→ Extract provided:
----------------------------------------

Typical, aim for the sky then negotiate for less and they come off looking like they were willing to compromise. In actuality they just unashamedly steal as much they can…thieves!😡
Remember Vermonter’s you are the piggybank for these spending whores, they don’t care about your financial burden, and this shows it, let’s see a spending audit DODE style……………. I bet you’ll be surprised !!
Wake up people, special interest rule under the leftist Golden Doom, yes doom.
The dog and pony show. TEL. LIE. VISION covered some more of the Berkshire illegal worker roundup and said the prisoners that were arrested have been sent to other jails. Hope this not fake news.
“The Senate budget exceeds the Governor’s plan by roughly $50 million and the House version by $20 million. It maintains $19 million in General Fund support for child care subsidies, adds $5 million in reserves, and increases support for infant and toddler care—despite the Governor’s proposal to reduce state contributions in light of new payroll tax revenue.
Have they switched out “climate change” for “child care”? Who benefits from the new payroll tax and all the subsidies totalling how many million? How many infants, toddlers, or elementary school age are the taxpayers being fleeced for? Are we to believe that a majority of parents do not have the capacity to support their own children in a State of mainly older people and childless adults? It isn’t about children after all – it is supporting non-profiteers and NGO’s who adminster the money – or rather scrape off the top so much there is little left to actually serve the purpose. See the homeless grift, the broadband grift, and medical care board grift for more details.
There is absolutely no honor among thieves.

----------------------------------------

→ Data section:
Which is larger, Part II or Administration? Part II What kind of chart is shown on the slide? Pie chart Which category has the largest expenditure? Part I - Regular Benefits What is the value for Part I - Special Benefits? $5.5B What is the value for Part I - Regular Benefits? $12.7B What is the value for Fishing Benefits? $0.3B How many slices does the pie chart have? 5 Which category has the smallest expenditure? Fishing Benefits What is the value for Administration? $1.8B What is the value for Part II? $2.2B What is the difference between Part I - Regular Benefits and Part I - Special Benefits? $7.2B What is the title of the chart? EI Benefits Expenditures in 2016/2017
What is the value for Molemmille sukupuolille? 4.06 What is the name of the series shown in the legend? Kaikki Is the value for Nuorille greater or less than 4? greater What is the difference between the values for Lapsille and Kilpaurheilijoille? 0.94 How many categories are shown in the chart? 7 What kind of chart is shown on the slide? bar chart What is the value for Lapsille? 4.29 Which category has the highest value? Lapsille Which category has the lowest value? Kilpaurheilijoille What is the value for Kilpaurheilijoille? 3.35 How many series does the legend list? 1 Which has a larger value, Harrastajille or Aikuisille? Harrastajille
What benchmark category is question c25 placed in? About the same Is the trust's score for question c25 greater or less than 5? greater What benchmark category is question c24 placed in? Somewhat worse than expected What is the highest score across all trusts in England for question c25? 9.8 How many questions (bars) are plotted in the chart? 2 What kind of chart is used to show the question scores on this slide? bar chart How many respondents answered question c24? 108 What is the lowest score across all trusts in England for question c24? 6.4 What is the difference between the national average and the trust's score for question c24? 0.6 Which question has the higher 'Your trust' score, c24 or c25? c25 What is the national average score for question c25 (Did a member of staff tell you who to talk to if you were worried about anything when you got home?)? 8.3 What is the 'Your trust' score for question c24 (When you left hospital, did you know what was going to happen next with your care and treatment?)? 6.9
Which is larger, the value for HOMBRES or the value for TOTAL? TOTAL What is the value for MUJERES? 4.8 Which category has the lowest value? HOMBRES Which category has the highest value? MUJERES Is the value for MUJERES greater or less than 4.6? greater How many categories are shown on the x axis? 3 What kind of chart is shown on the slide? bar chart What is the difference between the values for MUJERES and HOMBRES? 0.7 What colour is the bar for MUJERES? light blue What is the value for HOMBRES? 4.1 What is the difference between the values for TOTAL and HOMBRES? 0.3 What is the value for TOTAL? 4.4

----------------------------------------

→ Questions:
1 – From the reader comments, output the passage from "Have they switched" up to and including "for more details." word for word.
2 – In the reader comments, how much General Fund support for child care subsidies does the Senate budget maintain?

→ Answer section:
1 –
Have they switched out “climate change” for “child care”? Who benefits from the new payroll tax and all the subsidies totalling how many million? How many infants, toddlers, or elementary school age are the taxpayers being fleeced for? Are we to believe that a majority of parents do not have the capacity to support their own children in a State of mainly older people and childless adults? It isn’t about children after all – it is supporting non-profiteers and NGO’s who adminster the money – or rather scrape off the top so much there is little left to actually serve the purpose. See the homeless grift, the broadband grift, and medical care board grift for more details.

2 – $19 million